» Extrait à lire
———
« Notre vision repose sur une technologie discrète, au service du luxe. Nous n’avons pas pour ambition de vendre des solutions. » Quelques jours avant le top départ du plus grand salon européen dédié à la tech, Gonzague de Pirey, chief omnichannel et data officer de LVMH, martèle que les innovations numériques doivent rester en arrière boutique. Il détaille que le groupe de Bernard Arnault utilise l’innovation digitale pour plusieurs axes stratégiques comme la créativité, la traçabilité, l’efficacité industrielle ou encore l’expérience client et collaborateur.
Être référencé par les IA
Sans grande surprise, l’intelligence artificielle générative représente un axe de travail majeur pour LVMH. Les équipes créatives des différentes maisons l’utilisent déjà, sans pour autant que la technologie ne prenne le pas sur l’humain. Gonzague de Pirey précise d’ailleurs que les créateurs des différentes maisons ne sont jamais contraints par les prévisions de ventes : « Cela créerait une standardisation de la création, c’est un oxymore », s’amuse-t-il. Pour ses outils au service de l’efficacité opérationnelle, LVMH s’appuie sur sa propre intelligence artificielle développée en interne : MaIA. Cependant, pour tout ce qui touche au contact avec les clients, le groupe international se doit d’apprivoiser les chatbots les plus utilisés par les consommateurs.
———
» Consignes de l'exercice
1 – Selon l'extrait sur LVMH, pour quelle raison les créateurs des différentes maisons ne sont-ils jamais contraints par les prévisions de ventes ? Répondez en une à trois phrases.
2 – Recopiez tout le passage de l'extrait sur LVMH, depuis « Être référencé par » jusqu'à « par les consommateurs. ».
Les enregistrements ci-dessous n'interviennent en rien dans ce travail.

» Enregistrements extraits
———
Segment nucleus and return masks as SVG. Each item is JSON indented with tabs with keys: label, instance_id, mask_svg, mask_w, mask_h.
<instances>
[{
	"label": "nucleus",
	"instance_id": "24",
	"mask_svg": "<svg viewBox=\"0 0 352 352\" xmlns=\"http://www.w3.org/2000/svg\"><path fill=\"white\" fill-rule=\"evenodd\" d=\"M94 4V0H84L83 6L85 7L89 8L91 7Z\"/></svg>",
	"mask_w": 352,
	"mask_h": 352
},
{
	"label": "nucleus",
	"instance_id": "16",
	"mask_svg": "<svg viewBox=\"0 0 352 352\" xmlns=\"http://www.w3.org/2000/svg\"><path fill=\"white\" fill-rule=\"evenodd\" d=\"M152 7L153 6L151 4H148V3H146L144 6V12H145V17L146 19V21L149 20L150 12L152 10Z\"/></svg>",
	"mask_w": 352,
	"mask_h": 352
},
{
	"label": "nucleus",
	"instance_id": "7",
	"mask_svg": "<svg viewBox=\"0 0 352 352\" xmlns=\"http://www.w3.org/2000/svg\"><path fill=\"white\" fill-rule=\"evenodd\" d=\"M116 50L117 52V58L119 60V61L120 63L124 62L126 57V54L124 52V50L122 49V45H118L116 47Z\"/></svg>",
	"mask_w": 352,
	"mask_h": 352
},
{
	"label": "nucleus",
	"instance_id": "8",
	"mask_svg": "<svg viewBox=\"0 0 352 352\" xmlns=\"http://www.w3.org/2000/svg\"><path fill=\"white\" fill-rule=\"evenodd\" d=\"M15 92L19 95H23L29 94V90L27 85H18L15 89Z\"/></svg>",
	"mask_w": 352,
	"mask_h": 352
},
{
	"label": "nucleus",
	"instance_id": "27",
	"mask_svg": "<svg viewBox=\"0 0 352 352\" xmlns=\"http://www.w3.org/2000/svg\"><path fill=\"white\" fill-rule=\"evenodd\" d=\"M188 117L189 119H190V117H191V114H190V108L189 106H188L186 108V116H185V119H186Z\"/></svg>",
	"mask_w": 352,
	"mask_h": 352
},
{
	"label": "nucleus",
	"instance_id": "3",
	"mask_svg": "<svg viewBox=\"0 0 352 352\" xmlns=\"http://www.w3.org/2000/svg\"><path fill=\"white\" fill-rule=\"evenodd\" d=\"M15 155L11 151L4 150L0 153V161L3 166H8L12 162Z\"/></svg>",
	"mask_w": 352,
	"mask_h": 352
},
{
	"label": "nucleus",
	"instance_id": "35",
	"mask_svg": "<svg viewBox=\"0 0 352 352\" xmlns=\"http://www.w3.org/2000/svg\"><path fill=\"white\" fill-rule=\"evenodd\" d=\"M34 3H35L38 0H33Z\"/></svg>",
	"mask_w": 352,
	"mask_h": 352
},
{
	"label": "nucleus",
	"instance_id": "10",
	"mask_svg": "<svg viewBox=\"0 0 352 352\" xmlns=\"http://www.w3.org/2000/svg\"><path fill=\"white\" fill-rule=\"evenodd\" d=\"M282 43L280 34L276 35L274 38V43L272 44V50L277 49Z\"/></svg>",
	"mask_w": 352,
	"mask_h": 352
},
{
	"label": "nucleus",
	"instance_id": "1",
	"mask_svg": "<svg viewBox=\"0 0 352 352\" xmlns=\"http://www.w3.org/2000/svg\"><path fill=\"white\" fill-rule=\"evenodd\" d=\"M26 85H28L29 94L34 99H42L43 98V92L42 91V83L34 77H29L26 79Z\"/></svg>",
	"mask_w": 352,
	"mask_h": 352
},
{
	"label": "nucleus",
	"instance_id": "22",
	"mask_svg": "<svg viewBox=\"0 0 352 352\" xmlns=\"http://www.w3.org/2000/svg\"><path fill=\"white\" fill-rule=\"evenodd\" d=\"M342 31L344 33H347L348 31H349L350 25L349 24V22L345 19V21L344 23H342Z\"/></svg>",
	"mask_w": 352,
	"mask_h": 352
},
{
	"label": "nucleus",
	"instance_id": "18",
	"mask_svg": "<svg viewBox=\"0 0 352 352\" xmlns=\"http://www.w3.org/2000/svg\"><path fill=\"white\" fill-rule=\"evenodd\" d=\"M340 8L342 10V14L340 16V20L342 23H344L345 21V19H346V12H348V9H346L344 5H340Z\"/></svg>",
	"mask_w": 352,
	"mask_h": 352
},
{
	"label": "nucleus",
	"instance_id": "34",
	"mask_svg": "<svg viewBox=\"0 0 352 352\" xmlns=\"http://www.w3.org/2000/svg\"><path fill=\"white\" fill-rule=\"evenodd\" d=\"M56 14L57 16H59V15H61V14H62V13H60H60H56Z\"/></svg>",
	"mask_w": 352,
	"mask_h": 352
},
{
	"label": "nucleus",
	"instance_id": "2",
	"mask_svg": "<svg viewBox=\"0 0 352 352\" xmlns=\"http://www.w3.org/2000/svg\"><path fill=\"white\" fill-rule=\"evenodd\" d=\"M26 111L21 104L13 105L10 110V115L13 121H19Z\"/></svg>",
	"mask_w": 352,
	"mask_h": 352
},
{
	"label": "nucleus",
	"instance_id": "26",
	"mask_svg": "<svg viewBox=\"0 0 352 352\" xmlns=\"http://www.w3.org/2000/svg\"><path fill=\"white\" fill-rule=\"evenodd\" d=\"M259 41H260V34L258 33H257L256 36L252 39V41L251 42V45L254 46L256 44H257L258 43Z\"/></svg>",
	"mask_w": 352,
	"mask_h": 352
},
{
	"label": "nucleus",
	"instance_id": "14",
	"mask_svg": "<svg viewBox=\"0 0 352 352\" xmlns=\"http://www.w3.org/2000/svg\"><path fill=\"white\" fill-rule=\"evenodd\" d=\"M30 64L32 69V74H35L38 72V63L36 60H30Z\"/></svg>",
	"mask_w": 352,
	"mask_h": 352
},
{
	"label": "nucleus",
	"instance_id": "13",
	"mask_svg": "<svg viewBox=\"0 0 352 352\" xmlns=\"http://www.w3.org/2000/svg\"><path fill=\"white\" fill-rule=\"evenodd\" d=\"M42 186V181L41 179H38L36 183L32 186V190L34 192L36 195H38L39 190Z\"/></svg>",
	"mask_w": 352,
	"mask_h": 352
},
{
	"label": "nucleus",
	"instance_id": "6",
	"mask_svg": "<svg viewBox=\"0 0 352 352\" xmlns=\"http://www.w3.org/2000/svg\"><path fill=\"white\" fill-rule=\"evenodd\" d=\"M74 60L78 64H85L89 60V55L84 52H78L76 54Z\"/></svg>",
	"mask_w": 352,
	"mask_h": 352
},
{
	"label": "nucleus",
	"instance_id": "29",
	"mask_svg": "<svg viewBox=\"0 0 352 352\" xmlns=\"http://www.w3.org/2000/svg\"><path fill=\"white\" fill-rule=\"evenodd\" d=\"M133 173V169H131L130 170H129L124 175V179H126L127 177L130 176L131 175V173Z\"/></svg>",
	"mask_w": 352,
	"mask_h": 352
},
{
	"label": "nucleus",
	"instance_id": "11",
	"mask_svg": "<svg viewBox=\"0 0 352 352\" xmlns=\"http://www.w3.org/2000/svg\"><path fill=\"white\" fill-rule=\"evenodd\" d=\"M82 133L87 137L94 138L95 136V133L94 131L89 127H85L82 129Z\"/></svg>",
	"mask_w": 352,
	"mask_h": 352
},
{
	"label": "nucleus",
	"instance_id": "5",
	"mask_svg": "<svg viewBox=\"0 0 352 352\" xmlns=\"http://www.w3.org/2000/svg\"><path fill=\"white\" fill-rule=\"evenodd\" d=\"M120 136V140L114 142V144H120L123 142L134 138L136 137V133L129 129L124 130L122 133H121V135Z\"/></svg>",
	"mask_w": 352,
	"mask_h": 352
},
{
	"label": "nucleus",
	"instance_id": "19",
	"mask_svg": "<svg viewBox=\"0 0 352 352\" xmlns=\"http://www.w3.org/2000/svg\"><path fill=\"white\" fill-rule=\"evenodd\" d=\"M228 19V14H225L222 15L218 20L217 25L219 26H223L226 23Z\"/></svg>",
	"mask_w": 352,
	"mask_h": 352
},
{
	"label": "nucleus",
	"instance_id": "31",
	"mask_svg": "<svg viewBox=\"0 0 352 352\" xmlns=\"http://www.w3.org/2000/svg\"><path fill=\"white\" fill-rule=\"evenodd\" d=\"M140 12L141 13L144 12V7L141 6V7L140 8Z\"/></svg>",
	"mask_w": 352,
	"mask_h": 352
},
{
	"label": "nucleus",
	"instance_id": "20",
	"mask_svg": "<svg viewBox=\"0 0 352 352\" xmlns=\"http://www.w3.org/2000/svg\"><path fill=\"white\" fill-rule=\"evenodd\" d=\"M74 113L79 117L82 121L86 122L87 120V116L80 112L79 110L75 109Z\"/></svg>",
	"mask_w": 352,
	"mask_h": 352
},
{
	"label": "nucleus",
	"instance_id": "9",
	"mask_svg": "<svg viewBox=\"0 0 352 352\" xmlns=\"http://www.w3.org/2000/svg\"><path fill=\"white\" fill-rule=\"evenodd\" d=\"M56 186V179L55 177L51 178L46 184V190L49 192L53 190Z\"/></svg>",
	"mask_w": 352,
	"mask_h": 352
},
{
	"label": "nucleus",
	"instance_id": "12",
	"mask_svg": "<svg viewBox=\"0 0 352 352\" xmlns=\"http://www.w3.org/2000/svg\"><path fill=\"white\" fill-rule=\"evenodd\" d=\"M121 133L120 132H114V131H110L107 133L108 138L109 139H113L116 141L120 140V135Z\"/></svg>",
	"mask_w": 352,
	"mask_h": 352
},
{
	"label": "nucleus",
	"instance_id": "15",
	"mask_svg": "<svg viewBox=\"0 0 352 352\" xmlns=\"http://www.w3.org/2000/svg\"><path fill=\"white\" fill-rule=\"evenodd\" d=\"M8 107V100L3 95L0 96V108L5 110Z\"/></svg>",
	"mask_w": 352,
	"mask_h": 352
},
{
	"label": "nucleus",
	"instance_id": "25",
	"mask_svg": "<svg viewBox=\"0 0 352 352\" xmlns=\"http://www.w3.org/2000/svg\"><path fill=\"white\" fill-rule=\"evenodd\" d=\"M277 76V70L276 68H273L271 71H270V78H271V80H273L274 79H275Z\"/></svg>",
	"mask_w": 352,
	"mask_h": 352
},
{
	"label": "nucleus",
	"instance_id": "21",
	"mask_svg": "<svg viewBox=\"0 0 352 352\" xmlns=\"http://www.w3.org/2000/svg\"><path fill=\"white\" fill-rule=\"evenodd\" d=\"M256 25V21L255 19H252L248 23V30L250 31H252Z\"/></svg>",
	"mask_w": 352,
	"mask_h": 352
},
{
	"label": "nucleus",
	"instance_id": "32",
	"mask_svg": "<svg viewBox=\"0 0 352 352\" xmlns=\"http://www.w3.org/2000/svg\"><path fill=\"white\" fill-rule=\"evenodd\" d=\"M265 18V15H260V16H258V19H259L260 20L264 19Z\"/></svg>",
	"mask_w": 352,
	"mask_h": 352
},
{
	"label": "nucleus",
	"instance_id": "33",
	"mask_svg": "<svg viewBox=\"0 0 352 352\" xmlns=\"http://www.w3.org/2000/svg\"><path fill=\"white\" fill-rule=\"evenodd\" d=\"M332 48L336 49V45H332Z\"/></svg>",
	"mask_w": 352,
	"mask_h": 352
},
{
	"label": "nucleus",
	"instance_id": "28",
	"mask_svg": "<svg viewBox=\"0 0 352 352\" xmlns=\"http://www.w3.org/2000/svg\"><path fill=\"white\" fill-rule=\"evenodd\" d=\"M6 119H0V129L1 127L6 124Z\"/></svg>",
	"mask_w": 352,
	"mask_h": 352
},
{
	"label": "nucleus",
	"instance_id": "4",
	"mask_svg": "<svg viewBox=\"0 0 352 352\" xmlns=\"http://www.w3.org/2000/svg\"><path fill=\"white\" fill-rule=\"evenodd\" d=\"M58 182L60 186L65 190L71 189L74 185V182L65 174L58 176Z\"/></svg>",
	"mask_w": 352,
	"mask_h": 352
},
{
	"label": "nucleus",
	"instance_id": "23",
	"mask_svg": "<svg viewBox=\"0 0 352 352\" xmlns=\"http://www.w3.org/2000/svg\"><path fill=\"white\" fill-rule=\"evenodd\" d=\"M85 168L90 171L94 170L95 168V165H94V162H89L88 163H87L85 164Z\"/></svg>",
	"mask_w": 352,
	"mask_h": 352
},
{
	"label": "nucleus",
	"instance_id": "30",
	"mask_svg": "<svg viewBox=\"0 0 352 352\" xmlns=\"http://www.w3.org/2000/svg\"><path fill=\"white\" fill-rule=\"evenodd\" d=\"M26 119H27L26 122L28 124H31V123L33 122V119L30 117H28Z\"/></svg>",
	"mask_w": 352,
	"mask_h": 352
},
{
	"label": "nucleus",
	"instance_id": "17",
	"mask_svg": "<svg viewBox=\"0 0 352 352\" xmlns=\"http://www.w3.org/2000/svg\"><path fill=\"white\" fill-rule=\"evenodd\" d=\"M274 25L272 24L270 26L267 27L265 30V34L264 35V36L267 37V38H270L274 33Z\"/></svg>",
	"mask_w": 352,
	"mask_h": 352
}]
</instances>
———
» Réponses par consigne
1 – Les créateurs ne sont jamais contraints par les prévisions de ventes, car cela créerait une standardisation de la création. Gonzague de Pirey juge une telle contrainte contradictoire et la qualifie d'oxymore.

2 –
Être référencé par les IA
Sans grande surprise, l’intelligence artificielle générative représente un axe de travail majeur pour LVMH. Les équipes créatives des différentes maisons l’utilisent déjà, sans pour autant que la technologie ne prenne le pas sur l’humain. Gonzague de Pirey précise d’ailleurs que les créateurs des différentes maisons ne sont jamais contraints par les prévisions de ventes : « Cela créerait une standardisation de la création, c’est un oxymore », s’amuse-t-il. Pour ses outils au service de l’efficacité opérationnelle, LVMH s’appuie sur sa propre intelligence artificielle développée en interne : MaIA. Cependant, pour tout ce qui touche au contact avec les clients, le groupe international se doit d’apprivoiser les chatbots les plus utilisés par les consommateurs.